Another limitation is that there was little suggestion by these studies of the optimal dosing of butyrophenones in the treatment of migraine or benign headache that balanced efficacy and side effects.13–18 This is especially important as previous studies have reported a dose-related response of prolonged QTc with droperidol.^25,26 The chief reason for the failure to identify optimal butyrophenone dosing in the treatment of acute migraine or benign headache was study design. There was only a single study on haloperidol, and it compared an IV infusion of 5 mg of haloperidol in 500 mL of normal saline over 30 minutes to placebo.13 Similarly, only two trials studied IV droperidol; each compared IV 2.5 mg droperidol to IV 10 mg prochloperazine.16,17 No other dosages of IV droperidol have been studied to date to identify optimal dosing. On the other hand, there was much variation in the dosing of IM droperidol used in the studies,14–16,18 and these ranged from 0.1 to 8.25 mg.

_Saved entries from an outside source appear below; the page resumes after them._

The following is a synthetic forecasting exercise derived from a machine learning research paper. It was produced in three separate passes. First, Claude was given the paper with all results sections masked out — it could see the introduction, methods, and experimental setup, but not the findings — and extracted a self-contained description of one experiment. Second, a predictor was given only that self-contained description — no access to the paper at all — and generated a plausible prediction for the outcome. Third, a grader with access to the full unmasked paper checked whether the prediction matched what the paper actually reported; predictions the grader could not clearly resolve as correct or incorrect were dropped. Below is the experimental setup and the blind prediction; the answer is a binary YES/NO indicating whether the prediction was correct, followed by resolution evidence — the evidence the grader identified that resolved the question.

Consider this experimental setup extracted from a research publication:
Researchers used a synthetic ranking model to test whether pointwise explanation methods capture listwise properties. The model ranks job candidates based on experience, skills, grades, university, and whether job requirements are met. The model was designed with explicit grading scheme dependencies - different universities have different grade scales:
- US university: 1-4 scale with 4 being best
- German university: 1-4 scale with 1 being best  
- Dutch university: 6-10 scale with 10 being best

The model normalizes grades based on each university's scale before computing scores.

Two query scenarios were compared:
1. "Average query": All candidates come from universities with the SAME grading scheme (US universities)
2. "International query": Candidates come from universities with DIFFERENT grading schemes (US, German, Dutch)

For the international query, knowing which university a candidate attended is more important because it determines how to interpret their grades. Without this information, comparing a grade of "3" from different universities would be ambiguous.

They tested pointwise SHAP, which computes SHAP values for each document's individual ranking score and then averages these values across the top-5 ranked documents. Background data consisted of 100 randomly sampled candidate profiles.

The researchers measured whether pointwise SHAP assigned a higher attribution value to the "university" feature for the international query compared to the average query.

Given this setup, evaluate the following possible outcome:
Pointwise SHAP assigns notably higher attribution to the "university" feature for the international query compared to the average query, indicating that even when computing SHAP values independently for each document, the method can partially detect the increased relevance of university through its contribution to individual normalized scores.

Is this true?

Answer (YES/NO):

Despite the varying dosage regimens, only one study investigated the optimal dosage of IM droperidol.14 In that article, the authors reported no linear dose-dependent relationship between IM droperidol and its efficacy or side effects and suggested an optimal dosing of 2.75 mg.

These issues challenge the broad adoption of butyrophenones for the treatment of migraine or benign headache.

There were some limitations to our review. We only included studies in English and could have excluded relevant studies published in other languages. In addition, there could always be selection bias by our reviewers. Finally, we were also unable to exclude publication bias. Trials reporting negative findings are less likely to be published and more likely to be excluded from systematic reviews. We did not perform a hand search of recent conference proceedings to identify unpublished trials. Nevertheless, we had tried to minimize such bias by doing a hand search of the reference lists of identified papers.

Conclusion

Available data suggest that butyrophenones are effective for the relief of migraine or benign headache. However, at this time, the lack of a clear dosing strategy, the prevalence of adverse effects, and a small risk of serious cardiovascular adverse effects make it difficult to recommend butyrophenones above agents with similar effectiveness and fewer problems.